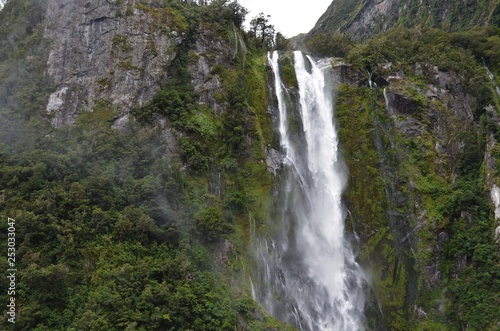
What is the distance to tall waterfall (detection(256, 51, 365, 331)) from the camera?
20.9 metres

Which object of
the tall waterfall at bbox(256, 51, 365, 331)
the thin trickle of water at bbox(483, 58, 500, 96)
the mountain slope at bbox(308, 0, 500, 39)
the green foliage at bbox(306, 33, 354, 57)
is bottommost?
the tall waterfall at bbox(256, 51, 365, 331)

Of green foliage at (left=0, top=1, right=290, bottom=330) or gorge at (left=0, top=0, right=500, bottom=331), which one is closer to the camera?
green foliage at (left=0, top=1, right=290, bottom=330)

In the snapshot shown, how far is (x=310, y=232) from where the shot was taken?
23812 mm

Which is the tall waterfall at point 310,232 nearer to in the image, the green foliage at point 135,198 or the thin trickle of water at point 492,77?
the green foliage at point 135,198

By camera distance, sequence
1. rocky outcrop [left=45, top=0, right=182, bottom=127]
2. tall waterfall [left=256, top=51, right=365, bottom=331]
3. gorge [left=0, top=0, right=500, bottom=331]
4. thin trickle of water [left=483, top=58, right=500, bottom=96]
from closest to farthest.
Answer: gorge [left=0, top=0, right=500, bottom=331]
tall waterfall [left=256, top=51, right=365, bottom=331]
rocky outcrop [left=45, top=0, right=182, bottom=127]
thin trickle of water [left=483, top=58, right=500, bottom=96]

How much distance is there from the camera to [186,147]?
2255cm

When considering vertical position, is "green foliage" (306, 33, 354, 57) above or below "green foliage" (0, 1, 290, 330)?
above

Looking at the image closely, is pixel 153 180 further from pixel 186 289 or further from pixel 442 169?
pixel 442 169

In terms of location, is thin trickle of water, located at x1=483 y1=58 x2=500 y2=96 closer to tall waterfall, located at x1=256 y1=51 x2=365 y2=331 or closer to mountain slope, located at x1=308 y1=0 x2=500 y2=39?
mountain slope, located at x1=308 y1=0 x2=500 y2=39

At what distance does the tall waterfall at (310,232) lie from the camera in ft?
68.6

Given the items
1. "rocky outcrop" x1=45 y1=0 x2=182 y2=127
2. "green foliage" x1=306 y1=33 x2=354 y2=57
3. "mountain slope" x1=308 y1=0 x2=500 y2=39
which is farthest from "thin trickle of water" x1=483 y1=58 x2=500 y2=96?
"rocky outcrop" x1=45 y1=0 x2=182 y2=127

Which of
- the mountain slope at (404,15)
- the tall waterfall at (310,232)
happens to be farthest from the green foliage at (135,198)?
the mountain slope at (404,15)

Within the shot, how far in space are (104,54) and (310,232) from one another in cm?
1702

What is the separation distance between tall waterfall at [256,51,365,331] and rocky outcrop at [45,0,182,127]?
29.9ft
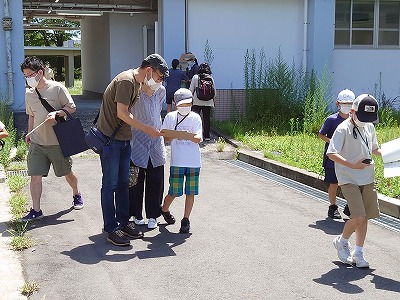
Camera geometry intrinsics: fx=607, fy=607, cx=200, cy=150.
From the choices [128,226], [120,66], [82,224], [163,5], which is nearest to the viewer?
[128,226]

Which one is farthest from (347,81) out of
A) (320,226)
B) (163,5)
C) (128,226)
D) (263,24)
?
(128,226)

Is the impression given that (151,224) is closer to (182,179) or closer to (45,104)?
(182,179)

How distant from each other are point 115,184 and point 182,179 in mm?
828

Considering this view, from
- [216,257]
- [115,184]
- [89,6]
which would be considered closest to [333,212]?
[216,257]

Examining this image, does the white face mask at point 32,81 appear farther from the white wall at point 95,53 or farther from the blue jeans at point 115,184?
the white wall at point 95,53

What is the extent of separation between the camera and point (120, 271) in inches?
214

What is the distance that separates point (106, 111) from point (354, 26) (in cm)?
1421

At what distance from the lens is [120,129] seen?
6.17 meters

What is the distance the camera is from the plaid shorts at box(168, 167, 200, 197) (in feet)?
21.7

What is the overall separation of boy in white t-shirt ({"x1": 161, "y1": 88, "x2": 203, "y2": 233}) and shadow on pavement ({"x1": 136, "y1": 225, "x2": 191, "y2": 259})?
0.16 metres

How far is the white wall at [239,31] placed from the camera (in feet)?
55.9

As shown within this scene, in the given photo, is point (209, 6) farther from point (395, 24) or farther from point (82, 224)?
point (82, 224)

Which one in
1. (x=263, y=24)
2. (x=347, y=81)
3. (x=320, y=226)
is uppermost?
(x=263, y=24)

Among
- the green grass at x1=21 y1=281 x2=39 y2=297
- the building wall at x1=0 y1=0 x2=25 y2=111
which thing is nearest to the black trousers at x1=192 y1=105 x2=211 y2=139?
the building wall at x1=0 y1=0 x2=25 y2=111
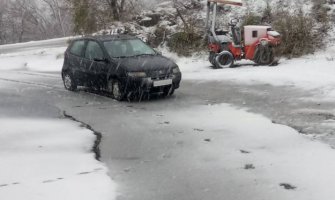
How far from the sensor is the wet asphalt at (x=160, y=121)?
18.1 ft

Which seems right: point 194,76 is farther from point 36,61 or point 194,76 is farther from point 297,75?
point 36,61

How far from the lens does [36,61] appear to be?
22.7 m

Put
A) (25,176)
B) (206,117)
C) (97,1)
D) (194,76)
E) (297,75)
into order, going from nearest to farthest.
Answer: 1. (25,176)
2. (206,117)
3. (297,75)
4. (194,76)
5. (97,1)

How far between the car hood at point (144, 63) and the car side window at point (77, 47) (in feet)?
5.99

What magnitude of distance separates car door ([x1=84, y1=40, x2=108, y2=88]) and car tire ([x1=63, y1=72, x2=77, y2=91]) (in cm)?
107

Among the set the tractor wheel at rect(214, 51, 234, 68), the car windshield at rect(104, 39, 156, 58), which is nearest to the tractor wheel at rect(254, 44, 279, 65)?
the tractor wheel at rect(214, 51, 234, 68)

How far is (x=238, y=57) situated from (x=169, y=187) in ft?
33.7

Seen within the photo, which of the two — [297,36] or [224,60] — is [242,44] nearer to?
[224,60]

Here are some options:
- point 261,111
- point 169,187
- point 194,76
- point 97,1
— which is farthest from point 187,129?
point 97,1

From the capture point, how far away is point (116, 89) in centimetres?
1092

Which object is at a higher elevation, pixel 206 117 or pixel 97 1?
pixel 97 1

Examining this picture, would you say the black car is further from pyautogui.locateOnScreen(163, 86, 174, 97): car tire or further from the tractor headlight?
the tractor headlight

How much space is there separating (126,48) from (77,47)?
1666mm

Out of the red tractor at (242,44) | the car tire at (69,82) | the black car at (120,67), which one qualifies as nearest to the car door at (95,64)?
the black car at (120,67)
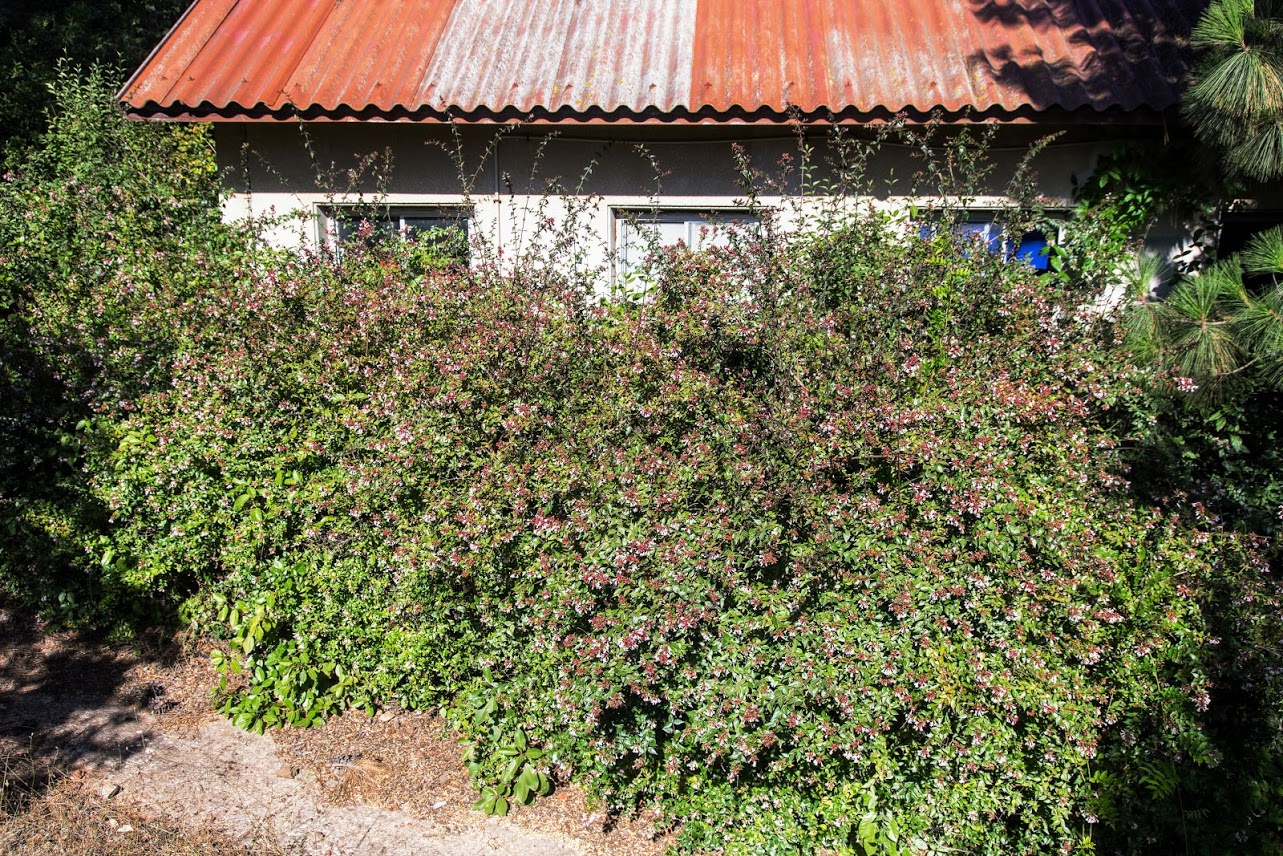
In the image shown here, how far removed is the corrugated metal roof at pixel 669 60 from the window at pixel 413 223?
27.1 inches

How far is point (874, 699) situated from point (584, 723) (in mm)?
1019

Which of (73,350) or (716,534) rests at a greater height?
(73,350)

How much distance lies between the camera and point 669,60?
248 inches

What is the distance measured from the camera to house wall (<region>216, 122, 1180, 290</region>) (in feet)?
19.8

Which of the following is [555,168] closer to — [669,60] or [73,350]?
[669,60]

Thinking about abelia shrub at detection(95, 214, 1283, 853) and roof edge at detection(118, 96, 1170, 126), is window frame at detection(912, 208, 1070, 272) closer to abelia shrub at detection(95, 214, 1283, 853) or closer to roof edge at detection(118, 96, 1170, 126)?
abelia shrub at detection(95, 214, 1283, 853)

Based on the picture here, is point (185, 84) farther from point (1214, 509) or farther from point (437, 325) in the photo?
point (1214, 509)

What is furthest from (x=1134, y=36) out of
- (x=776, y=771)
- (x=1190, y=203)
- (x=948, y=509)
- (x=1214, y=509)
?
(x=776, y=771)

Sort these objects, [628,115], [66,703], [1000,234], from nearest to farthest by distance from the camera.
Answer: [66,703] → [1000,234] → [628,115]

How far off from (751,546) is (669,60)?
14.6ft

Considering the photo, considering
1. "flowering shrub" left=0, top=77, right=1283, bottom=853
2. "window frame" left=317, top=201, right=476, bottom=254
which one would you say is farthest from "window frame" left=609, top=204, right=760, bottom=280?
"flowering shrub" left=0, top=77, right=1283, bottom=853

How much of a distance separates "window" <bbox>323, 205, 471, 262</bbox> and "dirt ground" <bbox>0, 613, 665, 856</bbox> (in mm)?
2770

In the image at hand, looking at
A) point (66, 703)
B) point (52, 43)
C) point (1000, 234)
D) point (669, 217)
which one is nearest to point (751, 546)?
point (1000, 234)

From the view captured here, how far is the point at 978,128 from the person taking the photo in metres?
5.82
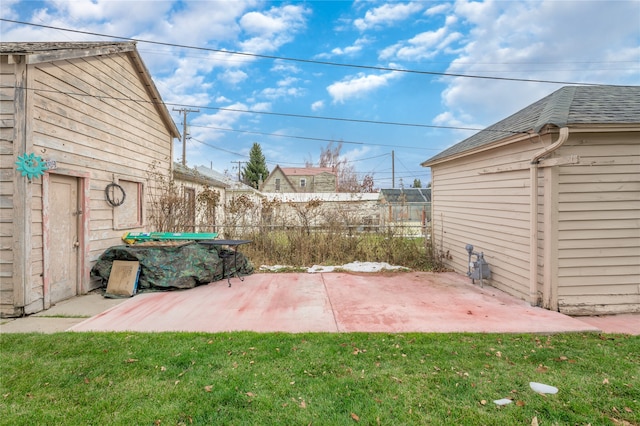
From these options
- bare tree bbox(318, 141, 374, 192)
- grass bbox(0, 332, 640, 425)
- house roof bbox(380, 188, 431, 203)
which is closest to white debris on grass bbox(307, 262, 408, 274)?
grass bbox(0, 332, 640, 425)

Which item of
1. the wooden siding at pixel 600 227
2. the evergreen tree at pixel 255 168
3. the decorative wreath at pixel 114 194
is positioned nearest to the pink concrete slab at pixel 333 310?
the wooden siding at pixel 600 227

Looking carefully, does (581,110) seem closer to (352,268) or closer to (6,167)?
(352,268)

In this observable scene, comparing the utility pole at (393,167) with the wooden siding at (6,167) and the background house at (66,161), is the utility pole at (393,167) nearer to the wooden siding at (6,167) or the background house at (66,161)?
the background house at (66,161)

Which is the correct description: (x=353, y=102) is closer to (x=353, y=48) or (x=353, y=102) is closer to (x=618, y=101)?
(x=353, y=48)

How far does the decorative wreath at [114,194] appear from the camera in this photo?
18.1 ft

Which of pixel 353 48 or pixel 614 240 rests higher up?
pixel 353 48

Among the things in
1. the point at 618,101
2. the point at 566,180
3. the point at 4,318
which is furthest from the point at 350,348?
the point at 618,101

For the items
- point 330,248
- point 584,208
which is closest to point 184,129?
point 330,248

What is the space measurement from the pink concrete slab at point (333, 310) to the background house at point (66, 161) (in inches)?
45.0

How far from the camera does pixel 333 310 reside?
168 inches

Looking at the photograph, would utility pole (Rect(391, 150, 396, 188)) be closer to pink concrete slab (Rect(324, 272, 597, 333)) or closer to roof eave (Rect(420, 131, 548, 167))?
roof eave (Rect(420, 131, 548, 167))

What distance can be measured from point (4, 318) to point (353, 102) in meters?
13.6

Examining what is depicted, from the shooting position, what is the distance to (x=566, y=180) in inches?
165

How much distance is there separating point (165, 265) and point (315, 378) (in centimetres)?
394
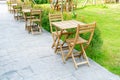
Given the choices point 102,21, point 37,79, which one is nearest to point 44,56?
point 37,79

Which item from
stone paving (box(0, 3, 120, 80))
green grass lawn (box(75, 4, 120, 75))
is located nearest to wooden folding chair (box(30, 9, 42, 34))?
stone paving (box(0, 3, 120, 80))

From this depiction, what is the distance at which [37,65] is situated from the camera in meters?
4.93

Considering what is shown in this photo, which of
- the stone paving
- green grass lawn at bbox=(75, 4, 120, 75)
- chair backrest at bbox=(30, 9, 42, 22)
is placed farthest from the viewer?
chair backrest at bbox=(30, 9, 42, 22)

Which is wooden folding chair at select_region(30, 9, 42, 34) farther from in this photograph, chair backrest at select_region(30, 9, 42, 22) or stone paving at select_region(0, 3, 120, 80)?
stone paving at select_region(0, 3, 120, 80)

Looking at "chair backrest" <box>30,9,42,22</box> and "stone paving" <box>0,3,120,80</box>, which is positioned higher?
"chair backrest" <box>30,9,42,22</box>

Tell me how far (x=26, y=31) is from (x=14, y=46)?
2.01 meters

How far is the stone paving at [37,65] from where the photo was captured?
438cm

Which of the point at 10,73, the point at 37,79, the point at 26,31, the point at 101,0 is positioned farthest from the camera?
----------
YOUR GOAL:
Set down, word for word, every line from the line that holds "Considering what is" to the end of the entries above, including both ends.

RESPONSE TO THE TASK:
Considering what is shown in this photo, which of
- the stone paving
- green grass lawn at bbox=(75, 4, 120, 75)
- chair backrest at bbox=(30, 9, 42, 22)
is placed farthest from the viewer?
chair backrest at bbox=(30, 9, 42, 22)

Which is wooden folding chair at select_region(30, 9, 42, 34) farther from in this photograph, chair backrest at select_region(30, 9, 42, 22) or stone paving at select_region(0, 3, 120, 80)?
stone paving at select_region(0, 3, 120, 80)

Looking at "chair backrest" <box>30,9,42,22</box> and "stone paving" <box>0,3,120,80</box>, which is positioned higher?
"chair backrest" <box>30,9,42,22</box>

Tell me how far (x=26, y=31) is from (x=14, y=46)?
2.01 meters

How far is the stone paving at [37,65] from where the photo was captured?
438cm

Which of the point at 10,73, the point at 37,79, the point at 26,31, the point at 101,0 is positioned farthest from the camera?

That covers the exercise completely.